In a way, both. Not having to wrangle a crew simplifies filmmaking a considerable amount but not being physically present with your cast comes with all new challenges, a big one being your reliance on everyone’s internet connection. The show was shot with a combination of cell phones and Zoom. Zoom allowed for the actors to react to one another while the phone camera filmed, so any internet issues would slow down the entire process. I found the biggest challenge to arise from remote filmmaking was actually in post. Each character’s little chat box on screen tells its own story and getting the best takes of each performance to cohesively fit with one another took time due the nature of the filming process (everyone filming on their own in their own homes). Editing this kind of footage definitely made me a better editor and an even better director.
At the same time, there’s always positive experiences that can be pulled out of every new challenge. This workflow gave me the opportunity to closely work with all the actors to create the frames for each episode. I would video call an actor, allowing me to see exactly the frame their phone would be recording, and we’d talk through setting up the camera’s position, how to decorate the set for that shot and their blocking. It was very important to me that the framing be dynamic and not just talking heads. This allowed for a whole new level of creative collaboration with the cast which for me, especially as a director, was a joy.
Did you receive any backlash from making a comedy related to the pandemic?
Not at all! All the feedback I’ve gotten so far has been very positive. A major goal of this series was to be relatable and to help the audience feel kinship with the characters of the show. After all, we’re all going through a lockdown together.
The writers and I chose to keep COVID in the background, so there are no episodes that specifically focus on the pandemic itself. Instead, the series focuses on the characters and their stories in remote life. We all know why they’re locked in their homes and communicating through little boxes rather than in person and I don’t think a series that dwells on that is as fun as one that focuses on characters stumbling through this new reality.
For me, the biggest sign that we’ve been successful is my favorite YouTube comment, which is posted to In Memoriam, the virtual funeral episode: “I am snort laughing! This is most people’s nightmare; yet I’m laughing! Wonderful! Let’s see some more…”
.....
WORK TO COMPLETE -
#1 In the interview, what was the show shot with?
#2 Reproduce the stretch of the interview from "At the same" through "to the pandemic?".
The rows have no connection to the interview.
.....
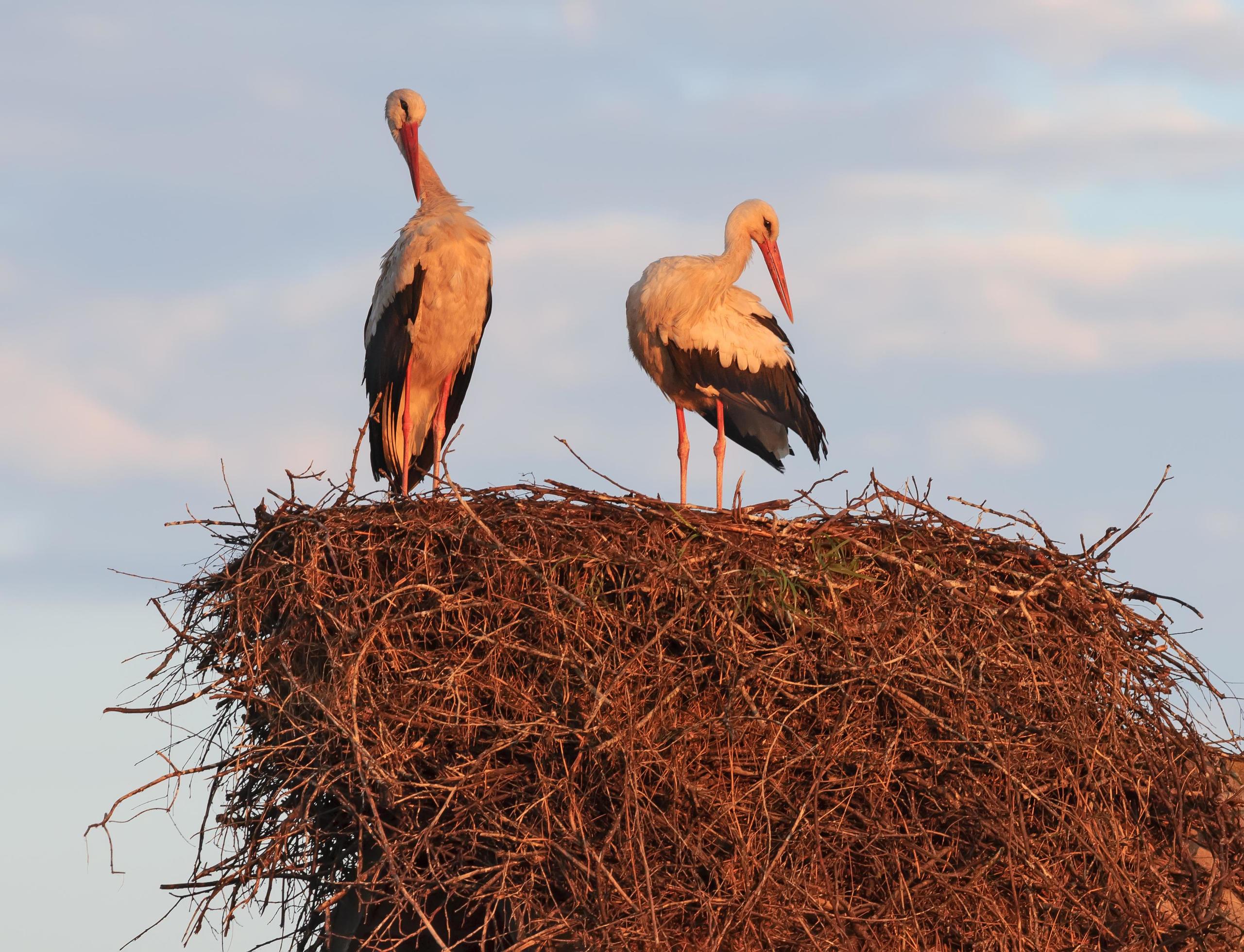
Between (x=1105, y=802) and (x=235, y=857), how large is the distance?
3.80 m

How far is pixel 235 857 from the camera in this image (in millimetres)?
6250

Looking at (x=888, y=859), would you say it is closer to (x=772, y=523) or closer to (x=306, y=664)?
(x=772, y=523)

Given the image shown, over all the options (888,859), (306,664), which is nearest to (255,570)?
(306,664)

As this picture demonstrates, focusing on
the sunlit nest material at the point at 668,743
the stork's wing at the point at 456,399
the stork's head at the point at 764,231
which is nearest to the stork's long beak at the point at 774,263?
the stork's head at the point at 764,231

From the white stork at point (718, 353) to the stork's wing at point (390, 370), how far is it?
4.41ft

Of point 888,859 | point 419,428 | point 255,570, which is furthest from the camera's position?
point 419,428

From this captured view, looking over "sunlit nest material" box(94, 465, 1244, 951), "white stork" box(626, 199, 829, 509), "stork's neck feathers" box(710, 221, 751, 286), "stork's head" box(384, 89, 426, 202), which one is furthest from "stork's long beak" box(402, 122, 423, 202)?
"sunlit nest material" box(94, 465, 1244, 951)

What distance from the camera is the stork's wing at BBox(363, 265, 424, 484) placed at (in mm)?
8883

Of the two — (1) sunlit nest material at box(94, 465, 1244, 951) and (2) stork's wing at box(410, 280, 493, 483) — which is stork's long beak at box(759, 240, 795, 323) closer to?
(2) stork's wing at box(410, 280, 493, 483)

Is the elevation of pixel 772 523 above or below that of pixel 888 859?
above

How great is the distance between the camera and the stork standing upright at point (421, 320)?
8891 millimetres

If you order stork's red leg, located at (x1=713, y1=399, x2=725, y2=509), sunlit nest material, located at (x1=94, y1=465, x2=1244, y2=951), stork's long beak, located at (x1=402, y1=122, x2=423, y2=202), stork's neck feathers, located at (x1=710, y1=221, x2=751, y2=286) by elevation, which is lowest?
sunlit nest material, located at (x1=94, y1=465, x2=1244, y2=951)

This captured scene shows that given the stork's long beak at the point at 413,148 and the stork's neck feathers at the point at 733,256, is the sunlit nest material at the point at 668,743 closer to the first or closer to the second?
the stork's neck feathers at the point at 733,256

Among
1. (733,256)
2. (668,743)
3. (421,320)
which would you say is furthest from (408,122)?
(668,743)
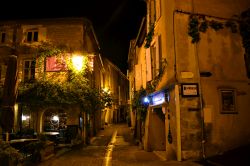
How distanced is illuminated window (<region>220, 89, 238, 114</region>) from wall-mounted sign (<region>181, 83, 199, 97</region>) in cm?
117

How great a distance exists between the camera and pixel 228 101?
1102cm

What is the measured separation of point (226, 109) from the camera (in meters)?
10.9

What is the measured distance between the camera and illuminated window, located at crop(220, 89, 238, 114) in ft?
35.8

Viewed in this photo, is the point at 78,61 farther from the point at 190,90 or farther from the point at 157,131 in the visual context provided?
the point at 190,90

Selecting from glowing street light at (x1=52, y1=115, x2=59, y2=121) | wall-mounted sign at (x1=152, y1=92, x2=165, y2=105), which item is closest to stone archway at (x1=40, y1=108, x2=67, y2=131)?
glowing street light at (x1=52, y1=115, x2=59, y2=121)

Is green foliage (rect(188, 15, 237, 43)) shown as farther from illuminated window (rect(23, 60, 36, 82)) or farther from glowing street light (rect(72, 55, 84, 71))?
illuminated window (rect(23, 60, 36, 82))

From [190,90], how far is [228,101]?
182cm

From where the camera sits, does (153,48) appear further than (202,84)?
Yes

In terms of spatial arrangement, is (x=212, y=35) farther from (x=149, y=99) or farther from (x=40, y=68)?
(x=40, y=68)

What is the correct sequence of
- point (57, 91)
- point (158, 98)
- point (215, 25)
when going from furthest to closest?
point (57, 91)
point (158, 98)
point (215, 25)

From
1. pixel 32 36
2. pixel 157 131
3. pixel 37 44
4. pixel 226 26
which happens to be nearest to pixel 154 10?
pixel 226 26

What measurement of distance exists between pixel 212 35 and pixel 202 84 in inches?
91.4

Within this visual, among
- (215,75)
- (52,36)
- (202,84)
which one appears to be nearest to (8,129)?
(202,84)

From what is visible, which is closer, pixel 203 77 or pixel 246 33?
pixel 203 77
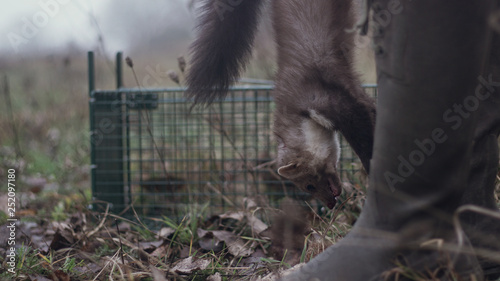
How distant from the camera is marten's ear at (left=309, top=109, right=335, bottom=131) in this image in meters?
2.70

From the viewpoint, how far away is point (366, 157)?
250 cm

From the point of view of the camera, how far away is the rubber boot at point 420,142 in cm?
154

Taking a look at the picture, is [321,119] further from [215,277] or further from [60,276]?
[60,276]

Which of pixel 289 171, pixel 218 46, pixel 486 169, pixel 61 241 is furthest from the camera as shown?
pixel 289 171

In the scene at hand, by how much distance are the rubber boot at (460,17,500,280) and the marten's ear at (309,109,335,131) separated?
905mm

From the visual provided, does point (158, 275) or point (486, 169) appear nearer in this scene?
point (486, 169)

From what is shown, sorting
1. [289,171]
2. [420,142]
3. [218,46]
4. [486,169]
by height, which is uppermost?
[218,46]

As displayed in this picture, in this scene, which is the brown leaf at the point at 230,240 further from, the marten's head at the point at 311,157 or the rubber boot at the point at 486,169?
the rubber boot at the point at 486,169

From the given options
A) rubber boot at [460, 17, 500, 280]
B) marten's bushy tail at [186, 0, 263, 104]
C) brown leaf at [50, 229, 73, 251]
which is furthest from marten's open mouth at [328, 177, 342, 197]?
brown leaf at [50, 229, 73, 251]

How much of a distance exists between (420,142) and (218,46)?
1.31 meters

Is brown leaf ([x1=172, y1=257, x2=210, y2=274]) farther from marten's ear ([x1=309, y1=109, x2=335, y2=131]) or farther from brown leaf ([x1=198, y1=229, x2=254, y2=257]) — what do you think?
marten's ear ([x1=309, y1=109, x2=335, y2=131])

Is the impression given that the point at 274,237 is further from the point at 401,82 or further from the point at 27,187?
the point at 27,187

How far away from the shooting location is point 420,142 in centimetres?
160

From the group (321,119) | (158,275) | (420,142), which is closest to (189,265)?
(158,275)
.....
ANSWERS FOR EACH ITEM -
#1 A combination of cell phones and Zoom.

#2
At the same time, there’s always positive experiences that can be pulled out of every new challenge. This workflow gave me the opportunity to closely work with all the actors to create the frames for each episode. I would video call an actor, allowing me to see exactly the frame their phone would be recording, and we’d talk through setting up the camera’s position, how to decorate the set for that shot and their blocking. It was very important to me that the framing be dynamic and not just talking heads. This allowed for a whole new level of creative collaboration with the cast which for me, especially as a director, was a joy.
Did you receive any backlash from making a comedy related to the pandemic?